For instance, more than a hundred nations of the world have discovered by experience during the past 60 years that a dynamic economy is better for the poor — for hundreds of millions of the poor, as in China and India — than either of the alternatives. Those alternatives are traditional agrarian economies and socialist economies. And at the dynamic center of the best economy for the poor are habits of the heart and mind and, to give them steady support, new institutions.

The particular habits of the dynamic economy are enterprise, invention, discovery, intelligent organization, and hard intellectual (and physical) work. The institutionsthat nourish such virtues include: the rule of law, private corporations (especially small ones, which create most of the jobs in the economy), open and competitive markets, rights of association, rights to an inexpensive and easy incorporation in law of new businesses, respect for private property, including patent and copyright laws to protect original ideas and compositions, and tax codes favorable to good habits that bear practical fruits.
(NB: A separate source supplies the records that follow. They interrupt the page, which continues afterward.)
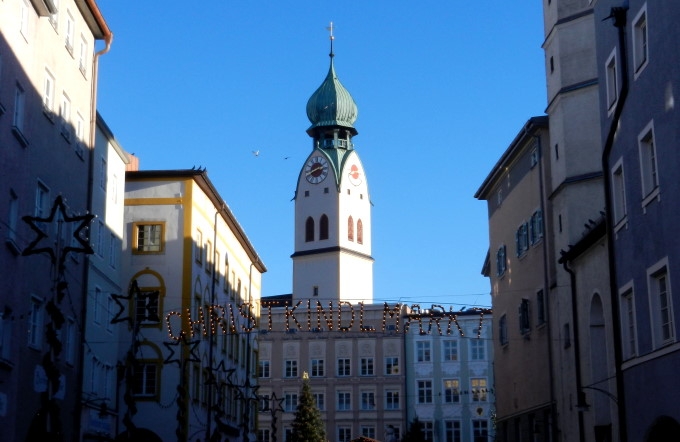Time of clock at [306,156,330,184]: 2:40
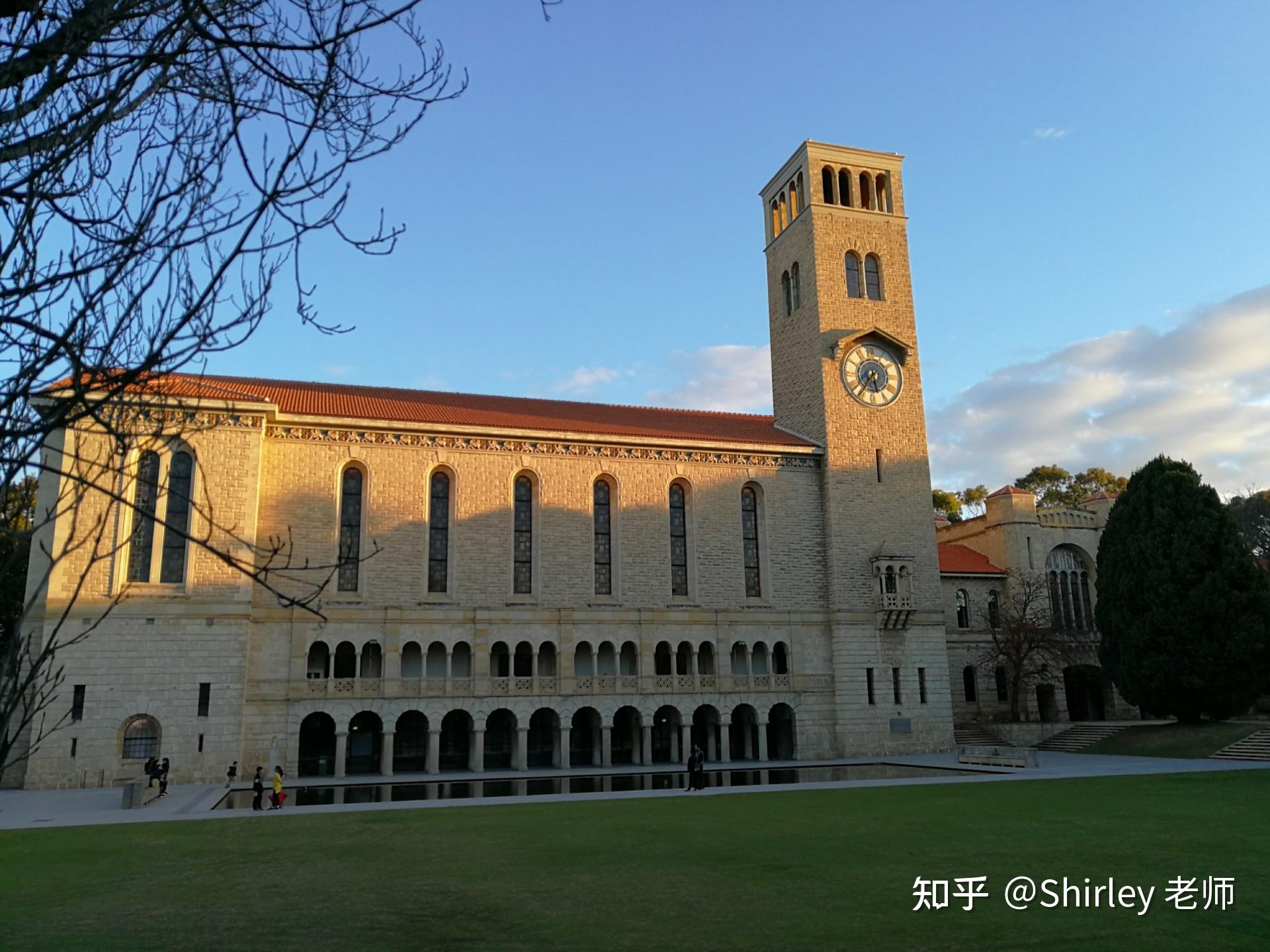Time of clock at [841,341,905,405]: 5:36
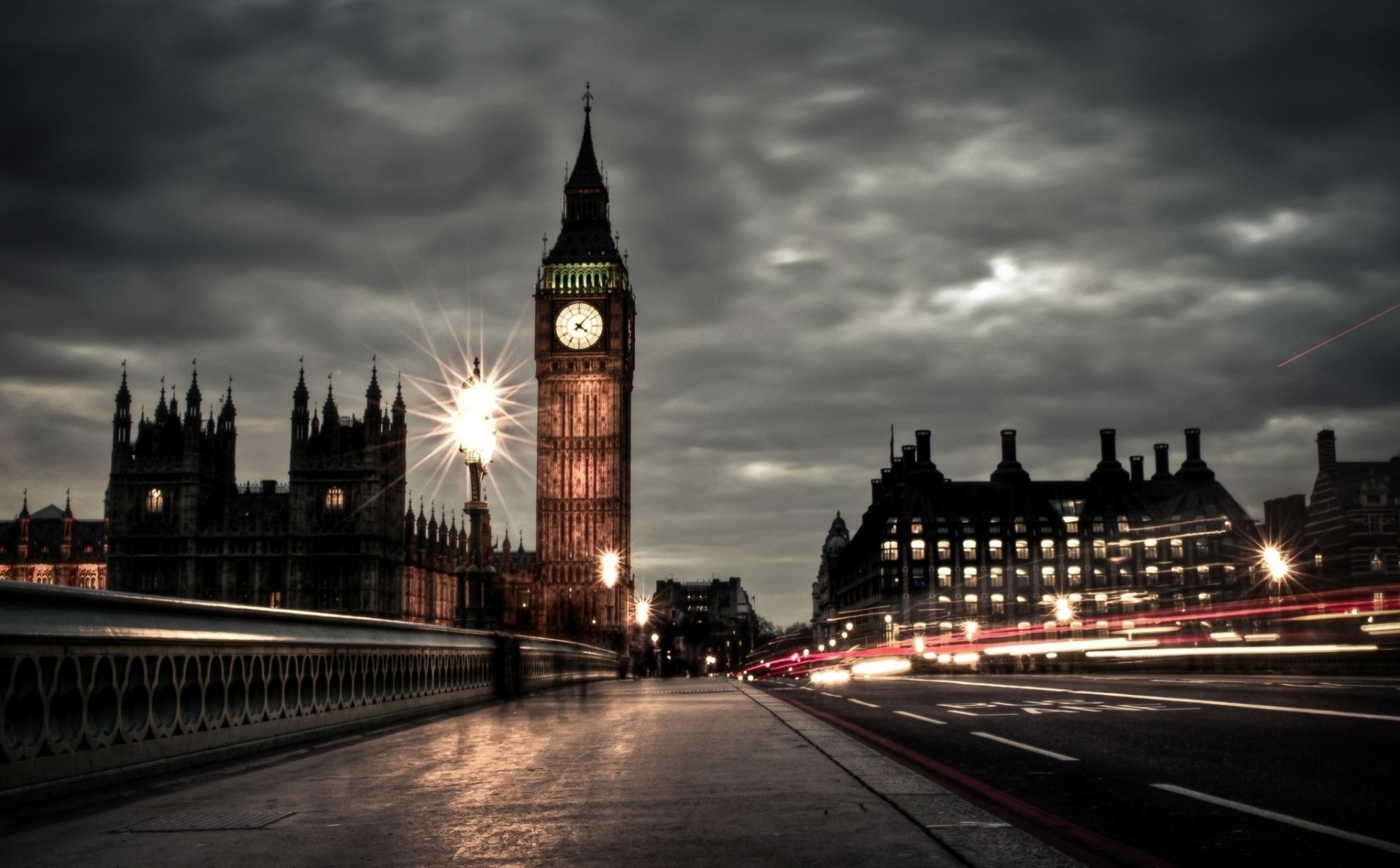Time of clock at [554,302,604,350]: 4:07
These crucial points explain the reason why the dynamic economy that raises up the poor is called capitalism. Why? Because that word derives from the Latincaput (head), the seat of ideas and invention and discovery. Capitalism is the mind-centered system. It assists economic creativity at every turn. Under agrarian systems, wealth is counted by capita – heads of cattle, horses, sheep, goats. Under capitalist systems, it is counted by the royalties accruing from ownership in ideas, discoveries, inventions.

Notably, for example, capitalism depends on laws recognizing patents and copyrights for new inventions and works of the mind. These laws make works of the creative mind more valuable than land. Thus does the agrarian society pass into the capitalist society.

In sum, markets do not make capitalism. Private property does not make capitalism. Both of these features are as old as biblical times. They mark the traditional economy, the economy of stasis, in which the vast majority of the people are poor and have little or no way to better their condition. These are societies in which the poor have for centuries had little upward mobility.